I dreamt the other night that Charlotte's oxygen tubing was kind of a leash that kept her tethered to earth.
When Charlotte meets someone new, they see her sitting in her stroller and ask "Can she walk?" No.
"Does she crawl?"
Sometimes they talk to her, and wait a moment, awkwardly wondering if she will talk back. She usually smiles and shakes her head. I shake mine too.
She doesn't talk yet. Maybe someday.
Sometimes I get anxious and I so desperately want them to understand how wonderful she is, how much she can do, how much she understands. I show them how she can sit on her own and I hand her things to play with. I try and get her to laugh. I ruffle her thick hair and kiss her forehead. She is wonderful. Wonderful. Please see it!

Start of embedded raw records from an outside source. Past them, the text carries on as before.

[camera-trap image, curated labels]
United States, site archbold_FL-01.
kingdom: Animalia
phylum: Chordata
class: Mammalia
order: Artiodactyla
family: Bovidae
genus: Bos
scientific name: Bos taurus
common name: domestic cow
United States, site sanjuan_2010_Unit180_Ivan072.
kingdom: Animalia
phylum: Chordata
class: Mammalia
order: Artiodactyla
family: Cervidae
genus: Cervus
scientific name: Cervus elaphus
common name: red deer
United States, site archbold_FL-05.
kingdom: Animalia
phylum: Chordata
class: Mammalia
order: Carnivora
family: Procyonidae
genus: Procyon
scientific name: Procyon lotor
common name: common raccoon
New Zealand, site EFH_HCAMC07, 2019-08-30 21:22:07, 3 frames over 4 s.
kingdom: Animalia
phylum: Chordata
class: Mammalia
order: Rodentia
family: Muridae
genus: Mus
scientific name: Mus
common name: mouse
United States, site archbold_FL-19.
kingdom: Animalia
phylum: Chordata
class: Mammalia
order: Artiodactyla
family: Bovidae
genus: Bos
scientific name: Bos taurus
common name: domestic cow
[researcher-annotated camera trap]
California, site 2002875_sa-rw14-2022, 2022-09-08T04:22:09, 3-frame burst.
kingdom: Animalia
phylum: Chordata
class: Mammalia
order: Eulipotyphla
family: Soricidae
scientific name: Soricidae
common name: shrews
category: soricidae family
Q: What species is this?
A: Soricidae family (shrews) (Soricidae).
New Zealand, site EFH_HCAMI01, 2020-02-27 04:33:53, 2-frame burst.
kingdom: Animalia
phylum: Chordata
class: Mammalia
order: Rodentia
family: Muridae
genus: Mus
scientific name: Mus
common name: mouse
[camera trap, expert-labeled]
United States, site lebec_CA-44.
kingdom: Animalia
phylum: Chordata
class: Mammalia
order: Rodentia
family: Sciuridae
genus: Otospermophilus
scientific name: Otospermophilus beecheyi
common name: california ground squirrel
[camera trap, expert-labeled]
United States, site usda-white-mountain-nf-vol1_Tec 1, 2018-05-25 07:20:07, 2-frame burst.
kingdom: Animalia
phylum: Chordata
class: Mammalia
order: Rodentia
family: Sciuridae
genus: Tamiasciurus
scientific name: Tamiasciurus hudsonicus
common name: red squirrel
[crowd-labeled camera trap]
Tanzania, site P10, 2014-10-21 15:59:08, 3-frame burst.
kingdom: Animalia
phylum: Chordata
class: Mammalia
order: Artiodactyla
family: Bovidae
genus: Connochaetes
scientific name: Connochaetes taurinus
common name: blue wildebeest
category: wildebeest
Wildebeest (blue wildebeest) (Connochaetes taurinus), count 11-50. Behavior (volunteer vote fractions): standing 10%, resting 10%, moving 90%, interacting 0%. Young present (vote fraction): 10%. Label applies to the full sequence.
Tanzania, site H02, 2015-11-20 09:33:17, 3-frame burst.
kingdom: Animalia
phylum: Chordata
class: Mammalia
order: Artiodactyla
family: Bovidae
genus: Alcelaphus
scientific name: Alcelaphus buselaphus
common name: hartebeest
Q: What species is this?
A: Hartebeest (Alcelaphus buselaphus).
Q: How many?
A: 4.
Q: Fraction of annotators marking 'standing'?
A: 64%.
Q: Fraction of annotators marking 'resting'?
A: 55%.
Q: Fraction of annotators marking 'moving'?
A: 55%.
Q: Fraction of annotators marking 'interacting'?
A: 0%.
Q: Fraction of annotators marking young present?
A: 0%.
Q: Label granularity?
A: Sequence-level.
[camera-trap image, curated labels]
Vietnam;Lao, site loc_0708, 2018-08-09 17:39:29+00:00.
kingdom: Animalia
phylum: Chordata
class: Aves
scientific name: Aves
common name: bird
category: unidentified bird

Some people look away when they see us. They may smile at Ella in her car seat, smile at her hair and her big toothless baby grin. Then they look at Charlotte, and look away.
They see a child with funny features and oxygen and hearing aides. They see a child who won't do much, won't be much. Probably won't be here long. They feel sorry for me and look away.
But some don't look away.
Some see big beautiful eyes and and unique feminine features--tiny nose, pink lips, porcelain skin. Some see a child with potential who needs help unlocking it, hearing aides, special school... who needs oxygen tubing to keep her tethered to earth. They see purpose, a child of God.
I am so grateful for these people.
No matter what they see, I hope they all realize that they are seeing a child who is loved.
Charlotte is so, so loved. Whether or not they ever know how special she is, how unique and amazing, they should know first that she is loved.